_Perintah Tertulis_
Ulangi seluruh teks tentang penilaian tingkat kesehatan bank di Indonesia di bawah ini tanpa mengubah apa pun.

_Teks Kutipan_
Minggu, 15 Mei 2011

Penilaian Tingkat Kesehatan Bank di Indonesia

Kesehatan merupakan hal yang paling penting di dalam berbagai bidang kehidupan, baik bagi manusia maupun perusahaan. Kondisi yang sehat akan meningkatkan gairah kerja dan kemampuan kerja serta kemampuan lainnya. Sama seperti halnya manusia yang harus selalu menjaga kesehatannya, perbankan juga harus selalu dinilai kesehatannya agar tetap prima dalam melayani para nasabahnya. Bank yang tidak sehat, bukan hanya membahayakan dirinya sendiri, akan tetapi pihak lain. Penilaian kesehatan bank amat penting disebabkan karena bank mengelola dana dari maasyarakat yang dipercayakan kepada bank. Masyarakat pemilik dana dapat saja menarik dana yang dimilikinya setiap saat dan bank harus sanggup mengembalikan dana yang dipakainya jika ingin tetap dipercaya oleh nasabahnya.



Untuk menilai suatu kesehatan bank dapat dilihat dari berbagai segi. Penilaian ini bertujuan untuk menentukan apakah bank tersebut dalam kondisi yang sehat, cukup sehat, kurang sehat atau tidak sehat. Bagi bank yang sehat agar tetap mempertahankan kesehatannya, sedangkan bank yang sakit untuk segera mengobati penyakitnya. Bank Indonesia sebagai pengawas dan pembina bank-bank dapat memberikan arahan atau petunjuk bagaimana bank tersebut harus dijalankan atau bahkan kalau perlu dihentikan kegiatan operasinya.

[Baris-baris dari kumpulan data penalaran spasial]
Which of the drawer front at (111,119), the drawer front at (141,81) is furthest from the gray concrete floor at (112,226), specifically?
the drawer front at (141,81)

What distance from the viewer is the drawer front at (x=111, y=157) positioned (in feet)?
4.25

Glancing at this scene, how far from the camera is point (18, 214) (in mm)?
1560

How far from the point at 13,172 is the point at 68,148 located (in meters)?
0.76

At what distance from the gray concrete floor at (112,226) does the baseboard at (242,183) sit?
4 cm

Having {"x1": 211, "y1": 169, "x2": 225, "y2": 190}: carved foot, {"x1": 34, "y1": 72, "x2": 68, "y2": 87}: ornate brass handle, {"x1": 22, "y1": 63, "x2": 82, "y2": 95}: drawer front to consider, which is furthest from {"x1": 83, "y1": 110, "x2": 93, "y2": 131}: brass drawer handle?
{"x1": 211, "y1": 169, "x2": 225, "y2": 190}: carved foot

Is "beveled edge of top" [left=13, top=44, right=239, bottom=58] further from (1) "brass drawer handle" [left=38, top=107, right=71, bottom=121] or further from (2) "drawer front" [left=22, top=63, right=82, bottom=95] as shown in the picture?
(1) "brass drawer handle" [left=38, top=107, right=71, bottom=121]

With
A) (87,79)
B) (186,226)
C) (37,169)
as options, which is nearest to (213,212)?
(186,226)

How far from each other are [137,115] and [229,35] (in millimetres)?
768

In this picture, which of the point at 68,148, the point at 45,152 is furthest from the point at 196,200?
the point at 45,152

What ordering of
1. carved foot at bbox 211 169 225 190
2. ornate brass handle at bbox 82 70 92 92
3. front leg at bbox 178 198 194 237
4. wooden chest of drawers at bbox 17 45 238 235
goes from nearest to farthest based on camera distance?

_Hasil Pengerjaan_
Minggu, 15 Mei 2011

Penilaian Tingkat Kesehatan Bank di Indonesia

Kesehatan merupakan hal yang paling penting di dalam berbagai bidang kehidupan, baik bagi manusia maupun perusahaan. Kondisi yang sehat akan meningkatkan gairah kerja dan kemampuan kerja serta kemampuan lainnya. Sama seperti halnya manusia yang harus selalu menjaga kesehatannya, perbankan juga harus selalu dinilai kesehatannya agar tetap prima dalam melayani para nasabahnya. Bank yang tidak sehat, bukan hanya membahayakan dirinya sendiri, akan tetapi pihak lain. Penilaian kesehatan bank amat penting disebabkan karena bank mengelola dana dari maasyarakat yang dipercayakan kepada bank. Masyarakat pemilik dana dapat saja menarik dana yang dimilikinya setiap saat dan bank harus sanggup mengembalikan dana yang dipakainya jika ingin tetap dipercaya oleh nasabahnya.



Untuk menilai suatu kesehatan bank dapat dilihat dari berbagai segi. Penilaian ini bertujuan untuk menentukan apakah bank tersebut dalam kondisi yang sehat, cukup sehat, kurang sehat atau tidak sehat. Bagi bank yang sehat agar tetap mempertahankan kesehatannya, sedangkan bank yang sakit untuk segera mengobati penyakitnya. Bank Indonesia sebagai pengawas dan pembina bank-bank dapat memberikan arahan atau petunjuk bagaimana bank tersebut harus dijalankan atau bahkan kalau perlu dihentikan kegiatan operasinya.